Port Macquarie-Hastings Council says fluoridation of the public water supply began on Monday.
The council said it had approval from the NSW Office of Water, that its standard operating procedure for the plant met the requirements of the NSW Code of Practice for Fluoridation of Public Water Supplies 2011.
Construction of the fluoridation plant funded by NSW Department of Health was completed in November 2011.
Approval to start fluoridation of the water supply was granted by the department in January 2012.
Council administrator Neil Porter said Port Macquarie-Hastings region now joins 95 per cent of NSW in delivering fluoridated water through its reticulated water supply system.
“Governments and councils are elected to make difficult decisions and implement actions in the best interest of the whole community.
“This is what council did in 2004 and this decision is now being implemented,” Mr Porter said. “Council has signed a $1.78 million funding agreement with (the department) for the construction of the fluoridation plant.
“The conditions of this funding agreement require council to refund this amount if fluoridation is not commenced and/or discontinued within a period of 15 years.”

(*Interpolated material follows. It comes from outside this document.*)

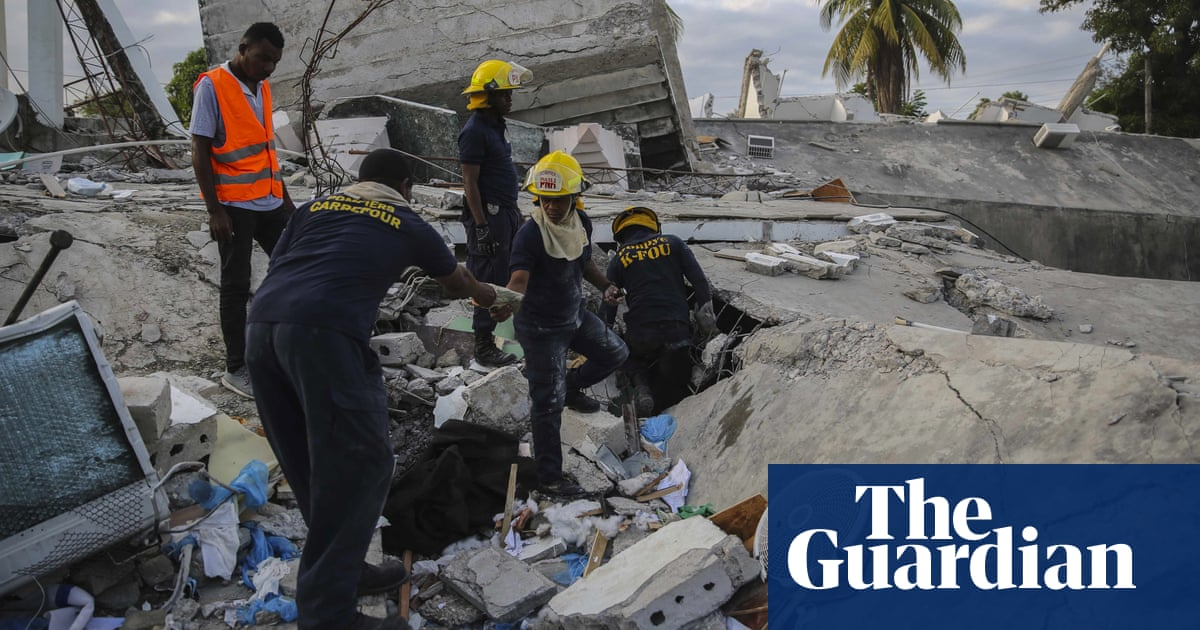 At least 724 dead in Haiti earthquake as death toll climbs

Residents living in Wauchope, Beechwood, Rawdon Island, Sancrox, King Creek and Thrumster areas will be the first to have fluoride in the water supply system.
The level of fluoride provided to the reticulated water supplies in the Port Macquarie and Camden Haven areas will gradually increase over the next six to 12 months.
Regular updates will be available on the council’s website indicating the fluoride levels in these areas.
Reticulated water supplies at the rural villages of Comboyne, Long Flat and Telegraph Point will not be provided with fluoridated water.
Further information about the addition of fluoride to water supplies, including fact sheets and contacts for the Department of Health, is available from the council’s website.
Opponents of fluoridation say they will continue their opposition.
Spokesperson for the local chapter of Fluoride Action Network (Australia), retired dentist Caree Alexander, said the council was wrong to rely on the Fluoridation Act.
“The Act does not stand alone, and this was proved in the Land and Environment Court last year,” she said. “As council has not done an Environmental Impact Statement and cannot guarantee safety to human health, it is leading itself into a virtually guaranteed legal challenge.
“Nor does the fiscal argument add up. Over 15 years, fluoridation will cost a minimum $3.75 million to operate, and probably double that.”